Santiago Alba Rico
«La movilización de Herrira es una mala noticia», en palabras del autor, pues indica que los Estados español y francés continúan sin respetar los derechos de los presos. Y ello, en un contexto con cambios esperanzadores que parecen alumbrar el camino, mientras la normalización jurídica y humana se retrasa, obstaculizando el proceso y prolongando el sufrimiento. Analiza la batería de medidas y reformas aplicadas a un tipo concreto de delito («terrorismo») y a un determinado sector de la población (la vasca), y defiende que constituyen instrumentos de «revancha». Finalmente, plantea que no son cosas de vascos, que afectan solo a los vascos «terroristas»; y responde a la pregunta de «¿por qué debería preocuparnos a los españoles?».
Una vez más el próximo mes de enero la sociedad vasca se movilizará en favor de los derechos de los presos, en esta ocasión en respuesta a la convocatoria de Herrira: «Derechos humanos. Solución. Paz. Euskal presoak Euskal Herrira!». Una movilización parece siempre una buena noticia en la medida en que expresa conciencia colectiva y solidaridad activa; pero lo que en realidad expresan las movilizaciones es la persistencia de una injusticia antes que la resistencia frente a ella. La movilización de Herrira es una mala noticia, pues indica que los Estados español y francés siguen sin respetar, un año más, los derechos de los presos. Mientras algunos cambios esperanzadores parecen alumbrar el camino de la normalización política de Euskal Herria, la normalización jurídica y humana se retrasa, obstaculizando no sólo el proceso propiamente político sino prolongando además, al margen del Derecho, el sufrimiento de los presos y sus familias.

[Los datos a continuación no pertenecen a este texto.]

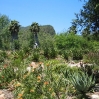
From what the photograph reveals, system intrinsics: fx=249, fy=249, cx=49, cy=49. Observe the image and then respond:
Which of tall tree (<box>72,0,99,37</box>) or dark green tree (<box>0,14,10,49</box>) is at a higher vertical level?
dark green tree (<box>0,14,10,49</box>)

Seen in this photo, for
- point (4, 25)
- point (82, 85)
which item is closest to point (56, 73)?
point (82, 85)

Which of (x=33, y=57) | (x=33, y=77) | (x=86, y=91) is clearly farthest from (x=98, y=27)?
(x=33, y=57)

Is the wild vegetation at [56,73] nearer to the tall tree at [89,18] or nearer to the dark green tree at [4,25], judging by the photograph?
the tall tree at [89,18]

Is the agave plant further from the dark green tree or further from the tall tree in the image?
the dark green tree

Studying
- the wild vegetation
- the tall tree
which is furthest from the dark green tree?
the tall tree

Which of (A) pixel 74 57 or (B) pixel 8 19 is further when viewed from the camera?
(B) pixel 8 19

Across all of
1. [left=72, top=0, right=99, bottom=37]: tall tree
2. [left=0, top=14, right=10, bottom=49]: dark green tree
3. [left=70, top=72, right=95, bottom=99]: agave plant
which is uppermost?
[left=0, top=14, right=10, bottom=49]: dark green tree

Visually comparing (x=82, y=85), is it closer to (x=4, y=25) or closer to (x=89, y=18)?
(x=89, y=18)

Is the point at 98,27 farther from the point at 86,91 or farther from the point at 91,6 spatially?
the point at 86,91

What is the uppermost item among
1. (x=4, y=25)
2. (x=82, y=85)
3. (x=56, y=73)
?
(x=4, y=25)

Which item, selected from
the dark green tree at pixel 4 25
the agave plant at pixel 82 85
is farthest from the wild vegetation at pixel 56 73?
the dark green tree at pixel 4 25

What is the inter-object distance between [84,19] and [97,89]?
16.2 ft

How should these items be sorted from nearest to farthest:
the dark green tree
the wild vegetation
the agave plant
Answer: the wild vegetation < the agave plant < the dark green tree

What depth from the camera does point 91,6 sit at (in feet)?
43.2
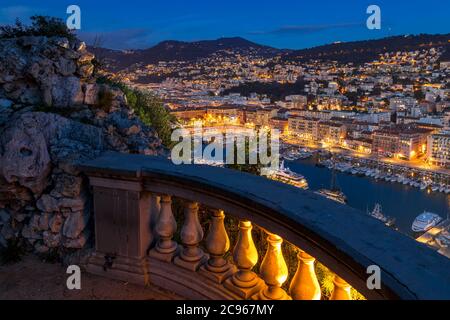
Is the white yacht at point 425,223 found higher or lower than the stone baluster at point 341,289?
lower

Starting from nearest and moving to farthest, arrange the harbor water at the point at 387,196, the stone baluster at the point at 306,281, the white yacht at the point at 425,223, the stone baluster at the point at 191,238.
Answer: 1. the stone baluster at the point at 306,281
2. the stone baluster at the point at 191,238
3. the white yacht at the point at 425,223
4. the harbor water at the point at 387,196

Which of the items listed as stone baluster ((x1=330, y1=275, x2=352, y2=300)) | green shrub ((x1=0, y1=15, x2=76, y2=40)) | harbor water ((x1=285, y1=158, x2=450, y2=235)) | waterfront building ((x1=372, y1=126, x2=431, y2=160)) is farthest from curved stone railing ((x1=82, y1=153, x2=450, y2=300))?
waterfront building ((x1=372, y1=126, x2=431, y2=160))

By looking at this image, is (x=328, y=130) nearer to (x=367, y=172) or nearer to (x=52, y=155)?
(x=367, y=172)

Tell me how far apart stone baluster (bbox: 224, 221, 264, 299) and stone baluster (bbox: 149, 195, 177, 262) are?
0.48 m

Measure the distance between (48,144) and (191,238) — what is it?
116 cm

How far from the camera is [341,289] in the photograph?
1.46m

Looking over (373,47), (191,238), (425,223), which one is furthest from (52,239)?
(373,47)

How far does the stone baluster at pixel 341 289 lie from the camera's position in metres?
1.45

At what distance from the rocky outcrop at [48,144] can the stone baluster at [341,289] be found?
158 centimetres

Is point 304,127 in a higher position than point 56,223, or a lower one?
higher

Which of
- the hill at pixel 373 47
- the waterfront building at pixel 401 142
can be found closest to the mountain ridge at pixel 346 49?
the hill at pixel 373 47

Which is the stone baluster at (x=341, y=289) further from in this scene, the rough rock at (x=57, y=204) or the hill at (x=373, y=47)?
the hill at (x=373, y=47)

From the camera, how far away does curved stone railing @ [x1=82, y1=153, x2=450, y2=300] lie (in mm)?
1283

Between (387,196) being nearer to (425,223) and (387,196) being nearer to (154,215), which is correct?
(425,223)
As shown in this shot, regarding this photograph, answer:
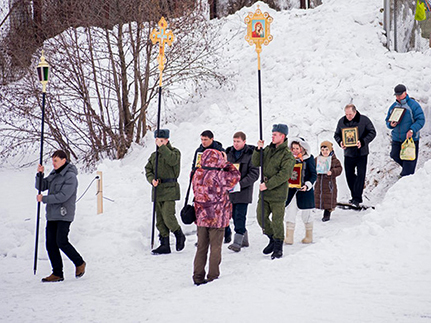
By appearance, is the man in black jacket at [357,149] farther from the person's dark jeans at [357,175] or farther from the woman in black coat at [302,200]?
the woman in black coat at [302,200]

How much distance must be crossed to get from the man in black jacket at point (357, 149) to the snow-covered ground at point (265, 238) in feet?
1.72

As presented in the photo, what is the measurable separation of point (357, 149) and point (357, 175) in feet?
1.60

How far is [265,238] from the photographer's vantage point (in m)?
9.36

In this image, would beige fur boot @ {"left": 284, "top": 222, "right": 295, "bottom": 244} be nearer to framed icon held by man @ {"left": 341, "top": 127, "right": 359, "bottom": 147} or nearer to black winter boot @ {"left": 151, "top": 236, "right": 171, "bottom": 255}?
black winter boot @ {"left": 151, "top": 236, "right": 171, "bottom": 255}

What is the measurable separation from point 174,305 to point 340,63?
1081 cm

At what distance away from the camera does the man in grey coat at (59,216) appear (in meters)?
7.47

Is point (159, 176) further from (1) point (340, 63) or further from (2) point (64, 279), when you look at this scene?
(1) point (340, 63)

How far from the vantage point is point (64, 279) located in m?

Desde 1989, el Estado español aplica una premeditada política de dispersión que obliga a 605 de los 613 presos que componen el Colectivo de Presos Políticos Vascos a cumplir su condena lejos de su entorno afectivo. Esta medida, que vulnera los derechos más elementales de los detenidos, vulnera también los de sus familiares, a los que se extiende el castigo en aplicación de un principio prejurídico y «primitivo»: el de que el parentesco -o el simple afecto- es equivalente a un delito. La dificultad para las visitas, derecho de las dos partes, se convierte así en un castigo adicional para los presos y en un tormento para sus familias, cuyos desplazamientos a las cárceles entrañan costes económicos y riesgos de accidentes que se suman a la angustia de la separación y la distancia. Los derechos deberían respetarse al margen de cualquier contenido emocional, pero conviene recordar que muchos de los afectados son padres, hermanos o compañeros y sufren como padres, hermanos o compañeros, dolor que no tiene ninguna coloración política y que, por eso mismo, nos interpela a todos por igual.